It took me some time to discover parameter values that resulted in a relatively well-fit model, but with some tuning, it appears that kernelized logistic regression can indeed find nonlinear patterns in data such as the one above. The model has not performed perfectly, but on the top left there is a curve that generally follows the shape of the upper moon, and on the bottom right there is a curve that generally follows the shape of the lower moon. The most difficult region for the model to predict the correct label appears to be where one moon almost intersects the center of the other moon. While it is not perfect, I am overall impressed by how well the model has performed. The fact that kernelized logistic regression can find nonlinear patterns represents a substantial improvement over traditional logistic regression.

Overfitting

In this section, we intentionally overfit a model with a poor choice of \(\gamma\) in order to demonstrate the potential issues of overfitting. First, we generate training and testing data using the same function.

# set seed
torch.manual_seed(1)

# generate training data
X_train, y_train = classification_data(n_points = 100, noise = 0.6)

# generate testing data
X_test, y_test = classification_data(n_points = 100, noise = 0.6)

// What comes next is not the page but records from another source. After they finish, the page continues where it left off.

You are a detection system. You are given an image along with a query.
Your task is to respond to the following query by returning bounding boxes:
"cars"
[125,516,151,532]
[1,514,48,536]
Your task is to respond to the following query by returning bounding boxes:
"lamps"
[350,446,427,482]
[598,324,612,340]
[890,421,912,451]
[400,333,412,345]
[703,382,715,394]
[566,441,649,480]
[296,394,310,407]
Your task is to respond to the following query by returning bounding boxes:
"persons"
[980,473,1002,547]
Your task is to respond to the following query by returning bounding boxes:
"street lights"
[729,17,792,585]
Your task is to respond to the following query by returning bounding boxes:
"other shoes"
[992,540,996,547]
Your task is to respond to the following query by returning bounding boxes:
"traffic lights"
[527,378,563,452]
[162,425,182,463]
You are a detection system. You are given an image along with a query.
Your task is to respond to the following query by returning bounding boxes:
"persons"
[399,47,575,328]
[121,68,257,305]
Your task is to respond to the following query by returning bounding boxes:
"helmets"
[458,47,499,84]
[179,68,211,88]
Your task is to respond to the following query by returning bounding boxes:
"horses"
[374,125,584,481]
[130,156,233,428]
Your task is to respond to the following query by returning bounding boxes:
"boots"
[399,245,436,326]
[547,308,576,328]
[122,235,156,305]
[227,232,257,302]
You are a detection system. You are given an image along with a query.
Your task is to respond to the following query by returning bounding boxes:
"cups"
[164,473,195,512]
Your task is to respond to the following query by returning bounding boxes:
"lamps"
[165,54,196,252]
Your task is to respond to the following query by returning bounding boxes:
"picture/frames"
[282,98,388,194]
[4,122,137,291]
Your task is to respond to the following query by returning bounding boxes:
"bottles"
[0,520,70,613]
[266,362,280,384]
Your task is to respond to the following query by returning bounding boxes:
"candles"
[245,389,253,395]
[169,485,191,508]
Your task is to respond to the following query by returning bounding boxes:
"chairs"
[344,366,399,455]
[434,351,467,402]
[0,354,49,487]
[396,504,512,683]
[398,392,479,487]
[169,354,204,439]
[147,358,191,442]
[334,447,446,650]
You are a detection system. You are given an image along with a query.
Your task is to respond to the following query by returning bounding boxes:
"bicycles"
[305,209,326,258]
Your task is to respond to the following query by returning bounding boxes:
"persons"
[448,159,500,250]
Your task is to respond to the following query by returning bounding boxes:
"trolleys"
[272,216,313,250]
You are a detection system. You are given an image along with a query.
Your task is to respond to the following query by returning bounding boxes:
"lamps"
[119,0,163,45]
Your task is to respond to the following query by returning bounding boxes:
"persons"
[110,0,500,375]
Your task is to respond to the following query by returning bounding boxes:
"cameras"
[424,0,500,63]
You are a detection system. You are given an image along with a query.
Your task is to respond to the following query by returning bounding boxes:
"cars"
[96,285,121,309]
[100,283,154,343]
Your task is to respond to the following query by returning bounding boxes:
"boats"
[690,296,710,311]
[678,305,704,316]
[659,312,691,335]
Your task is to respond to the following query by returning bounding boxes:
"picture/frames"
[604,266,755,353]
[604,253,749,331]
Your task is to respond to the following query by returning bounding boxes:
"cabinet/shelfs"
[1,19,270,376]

# show training and testing data side by side
fig, ax = plt.subplots(1, 2, figsize = (10, 6))
plot_classification_data(X_train, y_train, ax[0])
ax[0].set_title("Training Data")
plot_classification_data(X_test, y_test, ax[1])
ax[1].set_title("Testing Data");

Because we used Professor Chodrow’s classification_data() function for generating both datasets, we know that the training and testing data have the same underlying pattern. By inspecting the graphs above, it is obvious that one class tends to be located in the lower left of the graph, while the other class tends to be located in the upper right. By introducing noise into the generation of both datasets, we ensured that the two datasets are not identical. Now that we have our data, we train our model and inspect its score contours.

# train model
KR = KernelLogisticRegression(X_train, rbf_kernel, lam = .065, gamma = 50)
opt = GradientDescentOptimizer(KR)

# fit model
for i in range(100000):
    # update model
    opt.step(X_train, y_train, alpha = 0.0001)
    
# show results
ix = torch.abs(KR.a) > 0.001

x1 = torch.linspace(X_train[:,0].min() - 0.2, X_train[:,0].max() + 0.2, 101)
x2 = torch.linspace(X_train[:,1].min() - 0.2, X_train[:,1].max() + 0.2, 101)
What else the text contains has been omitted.